On Tue, Nov 09, 2021 at 10:38:47PM +0100, Peter Zijlstra wrote:
On Tue, Nov 09, 2021 at 12:06:48PM -0800, Sultan Alsawaf wrote:
Hi,
I encountered a printk deadlock on 5.13 which appears to still affect the latest kernel. The deadlock occurs due to printk being used while having the current CPU's runqueue locked, and the underlying framebuffer console attempting to lock the same runqueue when printk tries to flush the log buffer.
Yes, that's a known 'feature' of some consoles. printk() is in the process of being reworked to not call con->write() from the printk() calling context, which would go a long way towards fixing this.
I'm a bit out of the loop but from lwn articles my understanding is that part of upstreaming from -rt we no longer have the explicit "I'm a safe console for direct printing" opt-in. Which I get from a backwards compat pov, but I still think for at least fbcon we really should never attempt a direct printk con->write, it's just all around terrible.
And it's getting worse by the year: - direct scanout displays (i.e. just a few mmio writes and it will show up) are on the way out at least in laptops, everyone gets self-refresh (dp psr) under software control, so without being able to kick a kthread off nothing shows up except more oopses
- because of the impendence mismatch between fbdev and drm-kms we even go ever more this direction for dumb framebuffers, including the firmware boot-up framebuffer simpledrm. This could perhaps be fixed with a new dedicate console driver directly on top of drm-kms, but that's on the wishlist for years and I don't see anyone typing that.
So yeah for fbcon at least I think we really should throw out direct con->write from printk completely.
Also adding John Ogness. -Daniel
#27 [ffffc900005b8e28] enqueue_task_fair at ffffffff8129774a <-- SCHED_WARN_ON(rq->tmp_alone_branch != &rq->leaf_cfs_rq_list); #28 [ffffc900005b8ec0] activate_task at ffffffff8125625d #29 [ffffc900005b8ef0] ttwu_do_activate at ffffffff81257943 #30 [ffffc900005b8f28] sched_ttwu_pending at ffffffff8125c71f <-- locks this CPU's runqueue #31 [ffffc900005b8fa0] flush_smp_call_function_queue at ffffffff813c6833 #32 [ffffc900005b8fd8] generic_smp_call_function_single_interrupt at ffffffff813c7f58 #33 [ffffc900005b8fe0] __sysvec_call_function_single at ffffffff810f1456 #34 [ffffc900005b8ff0] sysvec_call_function_single at ffffffff831ec1bc --- <IRQ stack> --- #35 [ffffc9000019fda8] sysvec_call_function_single at ffffffff831ec1bc RIP: ffffffff831ed06e RSP: ffffed10438a6a49 RFLAGS: 00000001 RAX: ffff888100d832c0 RBX: 0000000000000000 RCX: 1ffff92000033fd7 RDX: 0000000000000000 RSI: ffff888100d832c0 RDI: ffffed10438a6a49 RBP: ffffffff831ec166 R8: dffffc0000000000 R9: 0000000000000000 R10: ffffffff83400e22 R11: 0000000000000000 R12: ffffffff831ed83e R13: 0000000000000000 R14: ffffc9000019fde8 R15: ffffffff814d4d9d ORIG_RAX: ffff88821c53524b CS: 0001 SS: ef073a2 WARNING: possibly bogus exception frame ----------------------->8-----------------------
The catalyst is that CONFIG_SCHED_DEBUG is enabled and the tmp_alone_branch assertion fails (Peter, is this bad?).

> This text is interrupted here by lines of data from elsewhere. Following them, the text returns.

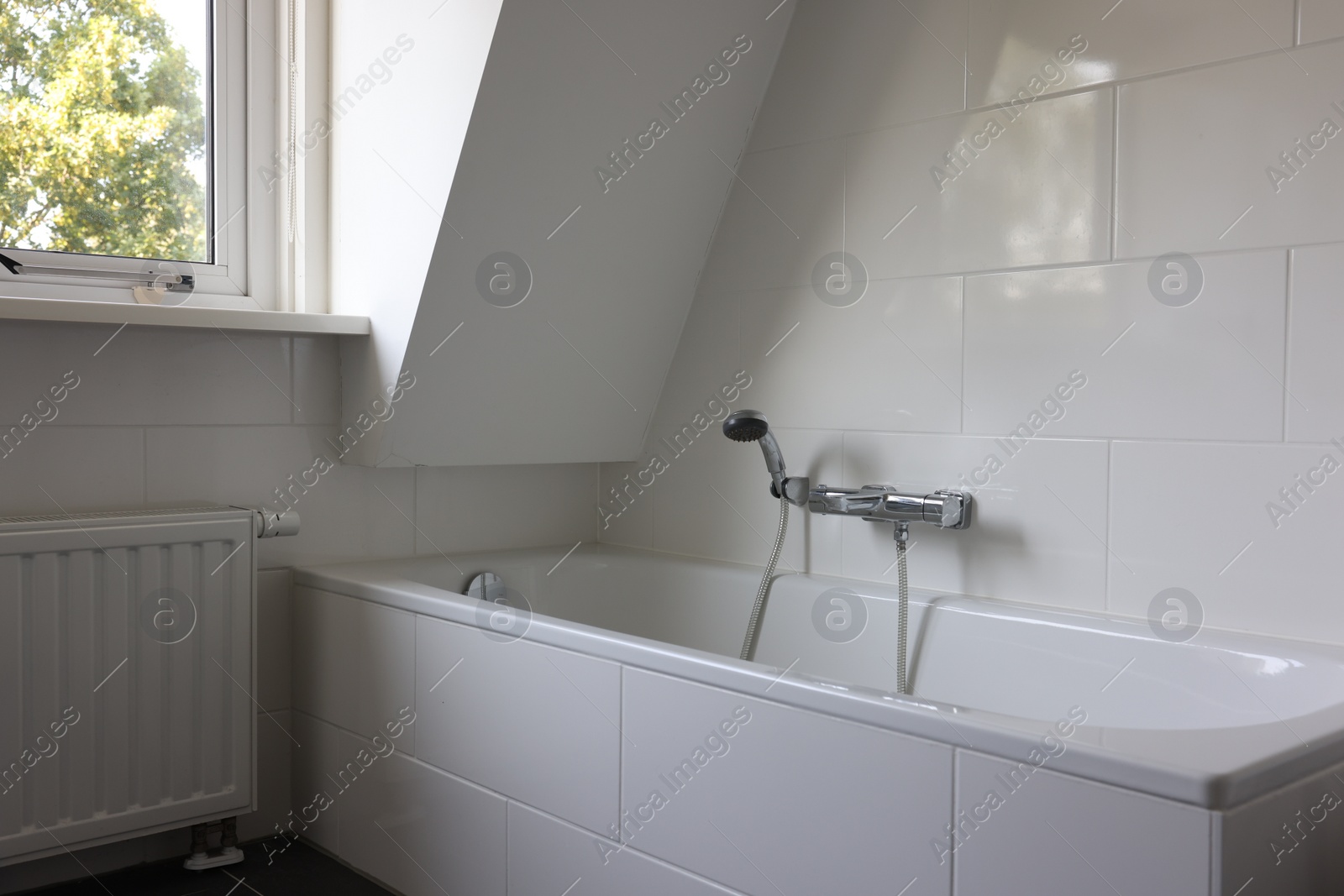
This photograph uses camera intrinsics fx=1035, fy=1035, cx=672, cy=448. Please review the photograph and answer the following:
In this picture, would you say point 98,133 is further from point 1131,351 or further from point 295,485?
point 1131,351

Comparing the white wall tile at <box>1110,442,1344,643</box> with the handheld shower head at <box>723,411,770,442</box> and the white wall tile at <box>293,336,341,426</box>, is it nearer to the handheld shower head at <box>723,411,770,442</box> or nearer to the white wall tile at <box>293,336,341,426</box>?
the handheld shower head at <box>723,411,770,442</box>

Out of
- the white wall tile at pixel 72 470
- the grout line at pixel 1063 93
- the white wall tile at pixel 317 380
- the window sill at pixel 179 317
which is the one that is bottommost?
the white wall tile at pixel 72 470

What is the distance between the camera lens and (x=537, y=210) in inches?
71.4

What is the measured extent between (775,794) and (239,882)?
105 centimetres

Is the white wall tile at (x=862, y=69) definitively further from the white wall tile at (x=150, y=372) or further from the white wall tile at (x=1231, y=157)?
the white wall tile at (x=150, y=372)

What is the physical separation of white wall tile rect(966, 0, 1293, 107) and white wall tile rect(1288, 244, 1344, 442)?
1.02ft

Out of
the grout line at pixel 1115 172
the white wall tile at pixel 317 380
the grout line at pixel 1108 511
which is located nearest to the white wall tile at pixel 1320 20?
the grout line at pixel 1115 172

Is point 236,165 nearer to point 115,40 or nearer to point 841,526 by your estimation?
point 115,40

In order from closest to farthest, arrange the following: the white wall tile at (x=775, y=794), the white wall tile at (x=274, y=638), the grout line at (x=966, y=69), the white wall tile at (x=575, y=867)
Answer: the white wall tile at (x=775, y=794) → the white wall tile at (x=575, y=867) → the grout line at (x=966, y=69) → the white wall tile at (x=274, y=638)

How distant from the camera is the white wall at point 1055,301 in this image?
140 cm

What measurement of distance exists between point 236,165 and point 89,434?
1.90 feet

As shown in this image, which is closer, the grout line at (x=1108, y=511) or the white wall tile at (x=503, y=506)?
the grout line at (x=1108, y=511)

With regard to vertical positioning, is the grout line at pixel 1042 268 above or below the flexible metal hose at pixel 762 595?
above

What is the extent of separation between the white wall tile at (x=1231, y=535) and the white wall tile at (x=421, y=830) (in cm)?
100
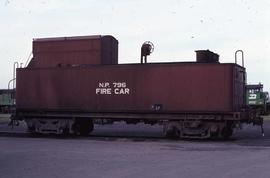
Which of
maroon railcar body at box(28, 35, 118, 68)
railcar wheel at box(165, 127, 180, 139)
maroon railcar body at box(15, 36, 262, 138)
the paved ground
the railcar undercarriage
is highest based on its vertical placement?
maroon railcar body at box(28, 35, 118, 68)

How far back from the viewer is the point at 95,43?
25.0 metres

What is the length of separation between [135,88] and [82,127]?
3.64 meters

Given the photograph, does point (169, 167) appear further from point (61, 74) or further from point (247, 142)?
point (61, 74)

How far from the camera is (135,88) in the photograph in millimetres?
23000

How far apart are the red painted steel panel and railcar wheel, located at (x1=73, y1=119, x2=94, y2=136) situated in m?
0.94

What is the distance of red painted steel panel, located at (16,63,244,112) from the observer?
2181 cm

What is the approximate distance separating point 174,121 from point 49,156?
28.7 feet

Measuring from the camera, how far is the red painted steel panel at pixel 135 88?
2181cm

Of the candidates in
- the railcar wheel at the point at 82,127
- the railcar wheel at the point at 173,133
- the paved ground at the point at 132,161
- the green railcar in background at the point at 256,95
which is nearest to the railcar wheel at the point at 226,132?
the railcar wheel at the point at 173,133

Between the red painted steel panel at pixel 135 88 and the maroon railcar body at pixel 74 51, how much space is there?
1.05m

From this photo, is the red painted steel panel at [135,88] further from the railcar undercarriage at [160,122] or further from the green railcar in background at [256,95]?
the green railcar in background at [256,95]

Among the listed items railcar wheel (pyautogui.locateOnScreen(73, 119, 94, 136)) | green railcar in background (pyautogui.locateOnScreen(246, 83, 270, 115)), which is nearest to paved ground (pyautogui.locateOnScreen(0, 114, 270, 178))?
railcar wheel (pyautogui.locateOnScreen(73, 119, 94, 136))

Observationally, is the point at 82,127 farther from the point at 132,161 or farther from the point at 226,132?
the point at 132,161

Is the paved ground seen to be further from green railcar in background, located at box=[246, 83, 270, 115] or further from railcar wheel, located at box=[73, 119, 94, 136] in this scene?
green railcar in background, located at box=[246, 83, 270, 115]
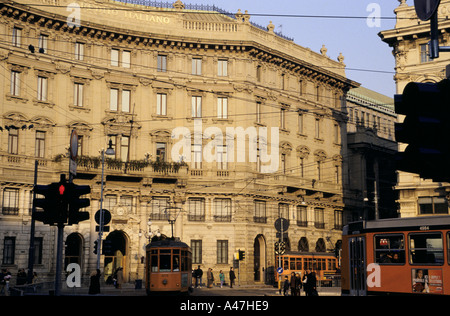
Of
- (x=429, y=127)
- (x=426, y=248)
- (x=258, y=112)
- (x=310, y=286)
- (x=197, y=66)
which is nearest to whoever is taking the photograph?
(x=429, y=127)

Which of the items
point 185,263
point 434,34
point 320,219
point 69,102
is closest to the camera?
point 434,34

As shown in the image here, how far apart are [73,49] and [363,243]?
3543 centimetres

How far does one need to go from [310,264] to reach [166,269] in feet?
73.0

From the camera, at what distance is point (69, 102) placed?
2042 inches

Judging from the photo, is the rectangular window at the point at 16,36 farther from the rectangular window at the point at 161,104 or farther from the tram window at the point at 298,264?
the tram window at the point at 298,264

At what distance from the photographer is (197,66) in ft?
187

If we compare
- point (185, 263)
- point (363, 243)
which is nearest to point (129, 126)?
point (185, 263)

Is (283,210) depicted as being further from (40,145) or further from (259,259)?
(40,145)

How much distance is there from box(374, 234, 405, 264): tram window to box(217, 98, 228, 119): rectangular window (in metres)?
34.8

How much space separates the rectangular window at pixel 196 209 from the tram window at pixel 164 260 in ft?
65.7

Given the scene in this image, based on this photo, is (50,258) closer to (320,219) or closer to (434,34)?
(320,219)

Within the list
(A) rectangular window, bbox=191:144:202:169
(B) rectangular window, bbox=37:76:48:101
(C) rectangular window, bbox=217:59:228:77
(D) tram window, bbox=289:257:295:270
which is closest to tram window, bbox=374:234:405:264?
(D) tram window, bbox=289:257:295:270

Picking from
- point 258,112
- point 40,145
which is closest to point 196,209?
point 258,112

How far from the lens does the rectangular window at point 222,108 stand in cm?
5652
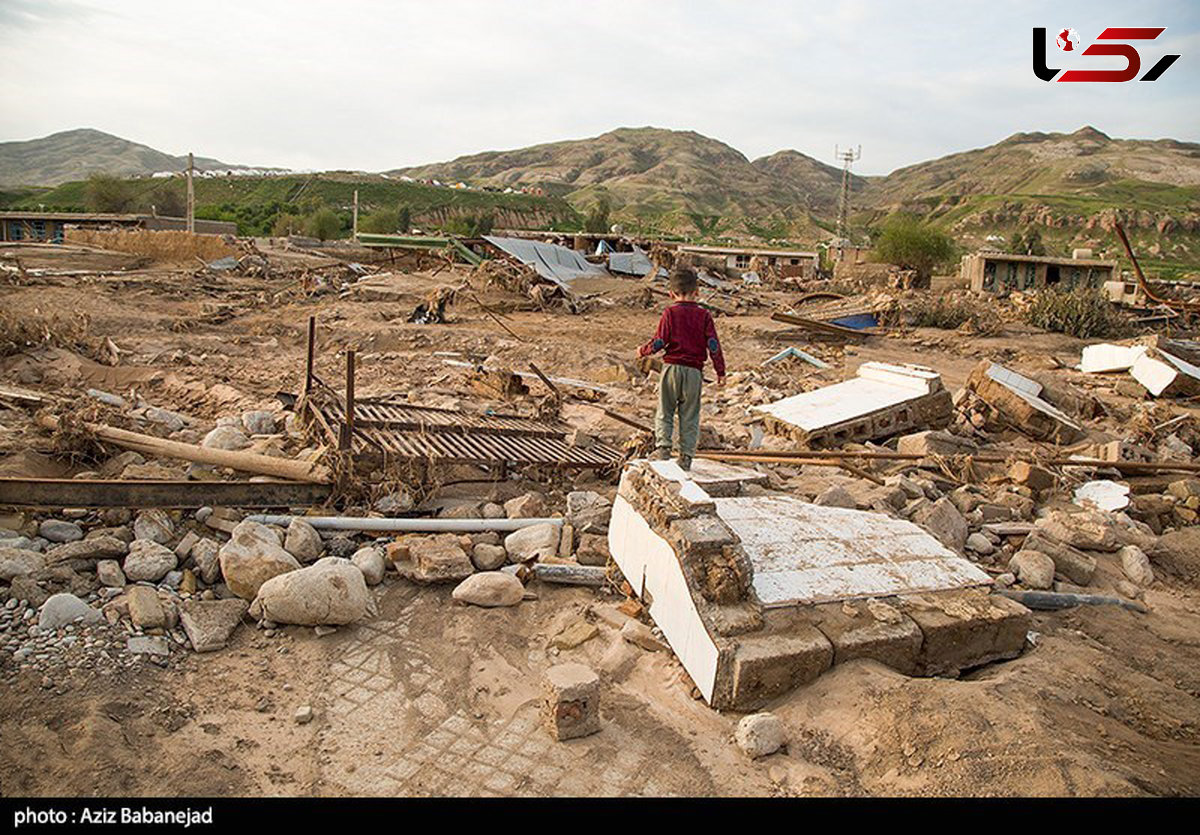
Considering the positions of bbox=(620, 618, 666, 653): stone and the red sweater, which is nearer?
bbox=(620, 618, 666, 653): stone

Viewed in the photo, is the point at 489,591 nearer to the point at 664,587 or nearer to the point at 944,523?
the point at 664,587

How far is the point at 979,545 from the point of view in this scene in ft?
16.7

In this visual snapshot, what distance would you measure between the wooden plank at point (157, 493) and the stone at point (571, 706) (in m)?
2.49

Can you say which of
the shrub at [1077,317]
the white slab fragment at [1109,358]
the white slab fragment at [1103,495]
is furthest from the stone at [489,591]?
the shrub at [1077,317]

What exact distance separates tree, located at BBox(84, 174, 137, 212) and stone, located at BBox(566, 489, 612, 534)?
5760cm

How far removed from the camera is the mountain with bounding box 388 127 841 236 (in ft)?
297

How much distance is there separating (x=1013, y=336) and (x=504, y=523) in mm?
16522

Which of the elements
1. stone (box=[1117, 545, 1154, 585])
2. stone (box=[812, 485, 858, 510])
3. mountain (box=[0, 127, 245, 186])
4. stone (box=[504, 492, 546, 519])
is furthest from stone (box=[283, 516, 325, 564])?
mountain (box=[0, 127, 245, 186])

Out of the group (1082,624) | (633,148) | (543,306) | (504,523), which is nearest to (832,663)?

Yes, that's not good. IIRC Vincent and Michal were looking at that code recently.
I'm not sure what the *correct* solution is here (don't use printk while having a runqueue locked? don't use schedule_work() from the fbcon path? tell printk to use one of its lock-less backends?), so I've cc'd all the relevant folks.
I'm a firm believer in early_printk serial consoles.